**What the task asks**
Reproduce the entire listing below word for word, leaving the pictures out of your copy.

+--

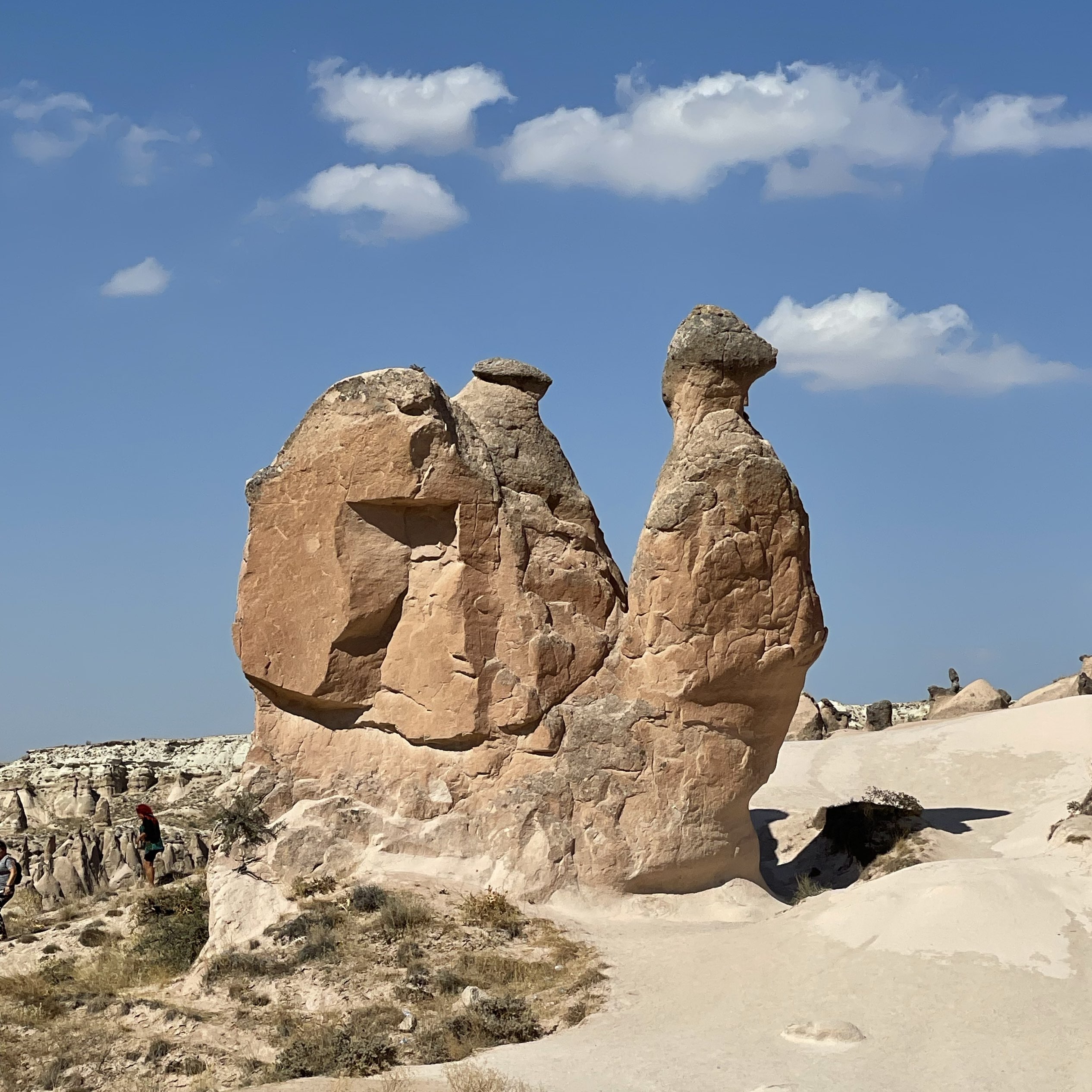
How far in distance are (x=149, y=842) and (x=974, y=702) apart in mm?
23046

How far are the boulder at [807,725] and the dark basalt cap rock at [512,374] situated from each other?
55.5ft

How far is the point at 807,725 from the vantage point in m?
31.7

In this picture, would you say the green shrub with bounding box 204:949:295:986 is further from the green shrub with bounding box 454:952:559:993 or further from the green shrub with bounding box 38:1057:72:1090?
the green shrub with bounding box 38:1057:72:1090

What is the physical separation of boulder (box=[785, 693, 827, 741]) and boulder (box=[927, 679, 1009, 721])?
2.95 meters

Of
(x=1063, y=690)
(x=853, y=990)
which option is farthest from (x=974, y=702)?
(x=853, y=990)

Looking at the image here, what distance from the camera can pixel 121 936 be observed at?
48.8ft

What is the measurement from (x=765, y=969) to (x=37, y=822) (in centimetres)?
2244

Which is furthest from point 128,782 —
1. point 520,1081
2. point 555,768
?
point 520,1081

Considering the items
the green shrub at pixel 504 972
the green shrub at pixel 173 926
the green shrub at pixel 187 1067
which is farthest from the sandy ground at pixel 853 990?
the green shrub at pixel 173 926

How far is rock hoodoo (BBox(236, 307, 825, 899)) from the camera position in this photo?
1473cm

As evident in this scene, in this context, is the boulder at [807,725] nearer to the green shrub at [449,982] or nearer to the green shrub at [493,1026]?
the green shrub at [449,982]

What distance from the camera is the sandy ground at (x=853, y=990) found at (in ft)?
30.4

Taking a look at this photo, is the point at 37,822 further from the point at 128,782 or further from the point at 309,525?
the point at 309,525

+--

**Written response**
How far in distance are (x=149, y=842) and (x=974, y=702) apart in mm?
23046

How far are the boulder at [807,725] and the dark basalt cap rock at [512,374] situated from each other?
55.5ft

How far is the point at 807,725 from the vantage point in m?
31.7

In this picture, would you say the green shrub with bounding box 204:949:295:986 is further from the green shrub with bounding box 454:952:559:993 or further from the green shrub with bounding box 38:1057:72:1090?
the green shrub with bounding box 38:1057:72:1090

What is the physical separation of boulder (box=[785, 693, 827, 741]) and boulder (box=[927, 679, 1009, 721])?
2.95 meters

Of
(x=1063, y=690)
(x=853, y=990)
which option is farthest from (x=974, y=702)?
(x=853, y=990)

Looking at the image here, what distance from the camera can pixel 121 936 be observed at?
48.8ft

What is the measurement from (x=765, y=969) to (x=37, y=822) (in centimetres)?
2244

Which is furthest from point 128,782 —
1. point 520,1081
2. point 555,768
?
point 520,1081

Considering the items
the green shrub at pixel 504 972
the green shrub at pixel 173 926
the green shrub at pixel 187 1067
which is farthest from the sandy ground at pixel 853 990?
the green shrub at pixel 173 926

How far is rock hoodoo (BBox(236, 307, 825, 899)) from the camera position in this photo?
1473cm

As evident in this scene, in this context, is the boulder at [807,725] nearer to the green shrub at [449,982] or nearer to the green shrub at [493,1026]?
the green shrub at [449,982]

What distance from the camera is the sandy ground at (x=853, y=990) found at (in ft)?
30.4

Taking a look at this photo, is the point at 37,822 further from the point at 128,782 or further from the point at 309,525?
the point at 309,525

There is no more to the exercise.